[START OF STORED ROWS]

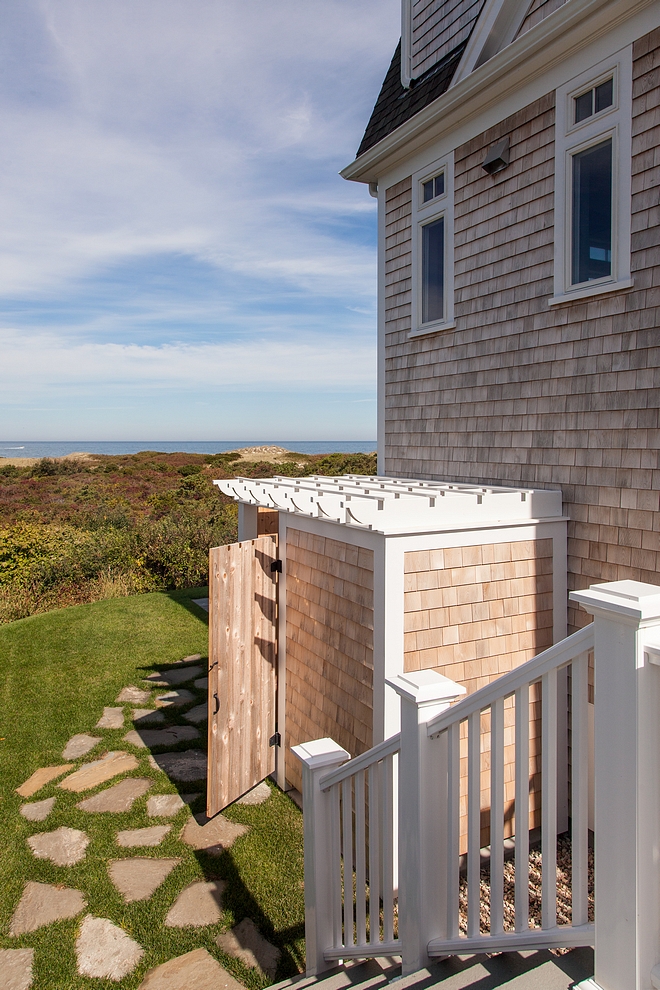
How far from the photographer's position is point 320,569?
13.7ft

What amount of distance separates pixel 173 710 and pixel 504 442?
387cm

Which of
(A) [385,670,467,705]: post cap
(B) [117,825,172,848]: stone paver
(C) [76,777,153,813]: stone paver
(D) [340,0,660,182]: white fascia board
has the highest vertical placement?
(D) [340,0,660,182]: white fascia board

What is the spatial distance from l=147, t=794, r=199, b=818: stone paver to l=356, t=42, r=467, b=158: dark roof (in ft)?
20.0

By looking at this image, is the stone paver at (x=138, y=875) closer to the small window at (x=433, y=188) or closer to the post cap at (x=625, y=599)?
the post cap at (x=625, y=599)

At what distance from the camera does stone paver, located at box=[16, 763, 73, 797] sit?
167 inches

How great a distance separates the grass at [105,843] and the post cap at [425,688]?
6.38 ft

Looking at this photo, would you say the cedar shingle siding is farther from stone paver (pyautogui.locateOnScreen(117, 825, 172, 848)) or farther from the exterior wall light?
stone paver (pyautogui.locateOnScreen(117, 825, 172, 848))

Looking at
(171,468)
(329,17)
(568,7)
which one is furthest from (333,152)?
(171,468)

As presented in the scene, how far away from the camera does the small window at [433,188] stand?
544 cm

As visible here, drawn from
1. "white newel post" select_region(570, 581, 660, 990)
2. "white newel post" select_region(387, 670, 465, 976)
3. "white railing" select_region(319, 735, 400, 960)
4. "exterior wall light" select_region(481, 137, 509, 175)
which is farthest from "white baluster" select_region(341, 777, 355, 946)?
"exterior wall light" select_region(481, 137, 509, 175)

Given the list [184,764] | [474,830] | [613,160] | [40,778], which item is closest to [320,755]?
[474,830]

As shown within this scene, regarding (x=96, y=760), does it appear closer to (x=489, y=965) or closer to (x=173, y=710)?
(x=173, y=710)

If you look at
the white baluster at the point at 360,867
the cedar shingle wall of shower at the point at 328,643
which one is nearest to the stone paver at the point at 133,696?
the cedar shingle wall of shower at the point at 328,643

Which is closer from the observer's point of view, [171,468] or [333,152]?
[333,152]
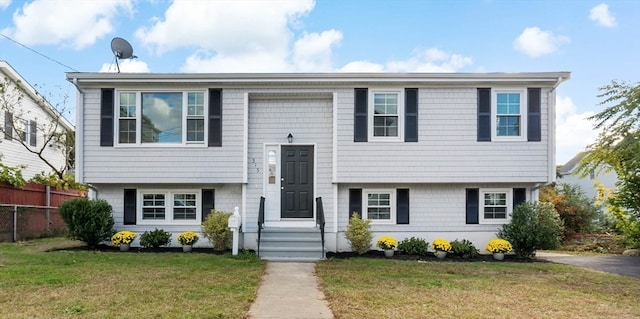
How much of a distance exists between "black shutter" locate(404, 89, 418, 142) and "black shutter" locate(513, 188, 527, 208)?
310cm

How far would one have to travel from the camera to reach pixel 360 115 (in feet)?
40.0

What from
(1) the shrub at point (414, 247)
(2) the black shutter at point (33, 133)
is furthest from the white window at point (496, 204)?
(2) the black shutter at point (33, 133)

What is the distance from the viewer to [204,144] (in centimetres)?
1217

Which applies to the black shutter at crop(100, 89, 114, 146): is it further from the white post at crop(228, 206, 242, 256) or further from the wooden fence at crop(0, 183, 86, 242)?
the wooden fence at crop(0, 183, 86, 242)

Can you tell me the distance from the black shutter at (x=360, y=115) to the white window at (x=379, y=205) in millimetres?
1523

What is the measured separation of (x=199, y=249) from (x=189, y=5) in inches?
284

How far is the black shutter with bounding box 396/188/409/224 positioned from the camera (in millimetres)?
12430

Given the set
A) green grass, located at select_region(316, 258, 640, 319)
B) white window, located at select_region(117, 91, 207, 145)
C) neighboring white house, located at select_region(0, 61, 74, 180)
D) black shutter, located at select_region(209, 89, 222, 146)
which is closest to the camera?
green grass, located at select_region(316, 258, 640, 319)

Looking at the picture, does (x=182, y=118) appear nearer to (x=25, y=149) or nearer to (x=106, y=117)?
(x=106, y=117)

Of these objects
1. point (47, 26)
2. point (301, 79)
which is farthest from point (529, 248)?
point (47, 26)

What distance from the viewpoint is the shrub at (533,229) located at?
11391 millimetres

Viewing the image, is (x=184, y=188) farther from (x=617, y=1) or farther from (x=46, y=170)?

[END OF STORED ROWS]

# [THE TASK]
Transcribe the records above exactly, omitting every picture they contain.

# [THE OUTPUT]
How far from the photographer's position is point 320,569?
13.7ft

What amount of distance separates pixel 173 710 and pixel 504 442?
387cm

Which of
(A) [385,670,467,705]: post cap
(B) [117,825,172,848]: stone paver
(C) [76,777,153,813]: stone paver
(D) [340,0,660,182]: white fascia board
has the highest vertical placement?
(D) [340,0,660,182]: white fascia board

What is the spatial distance from l=147, t=794, r=199, b=818: stone paver to l=356, t=42, r=467, b=158: dark roof (in ft)?
20.0

By looking at this image, is the stone paver at (x=138, y=875) closer to the small window at (x=433, y=188) or closer to the post cap at (x=625, y=599)?
the post cap at (x=625, y=599)

At what distance from the camera does stone paver, located at box=[16, 763, 73, 797] sit?
167 inches

How great a distance separates the grass at [105,843] and the post cap at [425,688]?
6.38 ft

Looking at this photo, would you say the cedar shingle siding is farther from stone paver (pyautogui.locateOnScreen(117, 825, 172, 848)) or farther from the exterior wall light?
stone paver (pyautogui.locateOnScreen(117, 825, 172, 848))

Looking at
(171,468)
(329,17)
(568,7)
which one is furthest from (333,152)?
(171,468)

As presented in the scene, how far away from the camera does the small window at [433,188] stand?
544 cm

As visible here, drawn from
1. "white newel post" select_region(570, 581, 660, 990)
2. "white newel post" select_region(387, 670, 465, 976)
3. "white railing" select_region(319, 735, 400, 960)
4. "exterior wall light" select_region(481, 137, 509, 175)
which is farthest from "white baluster" select_region(341, 777, 355, 946)?
"exterior wall light" select_region(481, 137, 509, 175)

Given the list [184,764] | [474,830] | [613,160] | [40,778], which item is closest to [320,755]?
[474,830]

As shown within this scene, regarding (x=96, y=760), does it appear closer to (x=489, y=965) or closer to (x=173, y=710)?
(x=173, y=710)

If you look at
the white baluster at the point at 360,867
the cedar shingle wall of shower at the point at 328,643
which one is nearest to the stone paver at the point at 133,696?
the cedar shingle wall of shower at the point at 328,643

Which is closer from the observer's point of view, [171,468] or [333,152]?
[333,152]
How much of a distance exists between "black shutter" locate(404, 89, 418, 142) and "black shutter" locate(513, 188, 527, 208)?
310cm

How far would one have to travel from the camera to reach pixel 360 115 (in feet)?
40.0

What from
(1) the shrub at point (414, 247)
(2) the black shutter at point (33, 133)
is furthest from the white window at point (496, 204)?
(2) the black shutter at point (33, 133)

What is the distance from the viewer to [204,144] (in centimetres)?
1217

Which applies to the black shutter at crop(100, 89, 114, 146): is it further from the white post at crop(228, 206, 242, 256) or further from the wooden fence at crop(0, 183, 86, 242)?
the wooden fence at crop(0, 183, 86, 242)

Can you tell me the distance from the black shutter at (x=360, y=115) to the white window at (x=379, y=205) in millimetres?
1523

What is the measured separation of (x=199, y=249) from (x=189, y=5) in inches?
284

How far is the black shutter with bounding box 396/188/409/224 positioned from the camera (in millimetres)?
12430

Given the set
A) green grass, located at select_region(316, 258, 640, 319)
B) white window, located at select_region(117, 91, 207, 145)
C) neighboring white house, located at select_region(0, 61, 74, 180)
D) black shutter, located at select_region(209, 89, 222, 146)
which is closest to the camera?
green grass, located at select_region(316, 258, 640, 319)

Looking at the picture, does (x=182, y=118) appear nearer to (x=25, y=149) or nearer to (x=106, y=117)?
(x=106, y=117)

Of these objects
1. point (47, 26)
2. point (301, 79)
which is farthest from point (529, 248)?
point (47, 26)

What distance from the viewpoint is the shrub at (533,229) located at?
11391 millimetres

Viewing the image, is (x=184, y=188) farther from (x=617, y=1) or farther from (x=46, y=170)?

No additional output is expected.